CONSIDER LCM EARLY IN PRODUCT DEVELOPMENT
Strategic planning ranks among the top five reasons for partnering with a CDMO, according to the 2017 Nice Insight Contract Development and Manufacturing Survey. Thus, CDMO involvement with life science lifecycle management projects continues to rise. In this vein, Fermion, a contract manufacturing supplier of APIs, HPAPIs, and advanced intermediates, offers lifecycle management solutions.

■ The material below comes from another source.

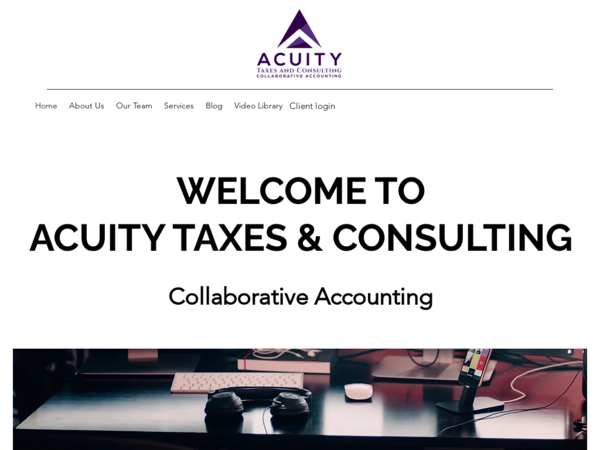 Acuity Taxes & Consulting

“As an API CDMO, lifecycle management for Fermion often means post-launch R&D activities aimed at quality and cost improvements that lengthen the client’s product lifetime, the client business relationship lifetime, and grow the business,” says Salo. “When planning the product development strategy with our clients, we consider LCM aspects early on in product development. Pharma companies can utilize the LCM expertise of CDMOs best if they start collaborating with CDMOs from the early discovery stage through to the end of the product’s life. This approach allows pharma companies to benefit from the lowest production costs and fewer process issues right from the start. Gaining maximal benefits requires close collaboration between the sponsor and the CDMO LCM teams.”

Salo explains that lifecycle management is part of the business strategy and that efforts and resources should be dedicated to an LCM strategy for the long term. The main element in strategy building is identifying external opportunities and threats. “Internal capabilities, projects and partnerships need to be planned so that opportunities can be converted into business, and risks related to threats can be mitigated,” he says.

One way the experts advise mitigating risk is to assemble a dedicated committee to the LCM strategy. According to Cutting Edge Information, 86 percent of life sciences companies surveyed in 2014 have dedicated teams to manage the lifecycles of their pharmaceutical brands. These cross-functional teams should include representatives from marketing, R&D, manufacturing, process engineering and regulatory affairs. According to Natalie DeMasi, research analyst, Cutting Edge Information, it is important to dedicate teams to brand lifecycle management. LCM strategies are time sensitive, she explains, and delays can derail projects and cost hundreds of millions — if not billions — in lost revenues.

Assembling such a team early in the development process can yield accelerated initial drug development and help engineer an optimal manufacturing process from the start, explains Salo. “Continuous process improvements can then be made to reduce the cost of goods, novel delivery systems and packaging solutions can be identified, and more value is created for patients and payers with improved efficacy, reduced side effects and ease of dosing.”

In one case, Fermion developed an API process for a mid-sized pharma company that had an innovative small molecule pipeline. Fermion manufactured clinical trial API batches, and manufactured commercial API after the product was launched. Two years later, the client wanted to initiate a program to decrease the manufacturing costs of the product.

“They wanted to maximize profits during the market exclusivity period, but also ensure they optimized everything to do with API manufacturing before the product went off patent,” explains Salo.

The API manufacturing process optimization activities included increased batch sizes and yields, removal and shortening of certain unit operations, outsourcing of an intermediate, and optimization of campaigns to reduce bottlenecks. “The project was completed in several steps with careful consideration, not rushing,” says Salo. “In fact, the project took almost eight years, but the cost of goods was decreased by 60 percent. Note, that if one decides to aim for a large, but expedient, decrease in cost of goods, then implementing a large number of resources at once can help reaching that goal.”

Salo adds that Fermion arranges with clients in writing that certain optimization activities will be done only after launch to save time before launch. “Many of our clients have great ideas in improving the process, but their priority is to get the product to the market quickly. We combine their ideas with our knowledge based on experience with similar products and what works well with our facilities, and the result is a diverse lifecycle management program that can be implemented both pre-and post-launch.”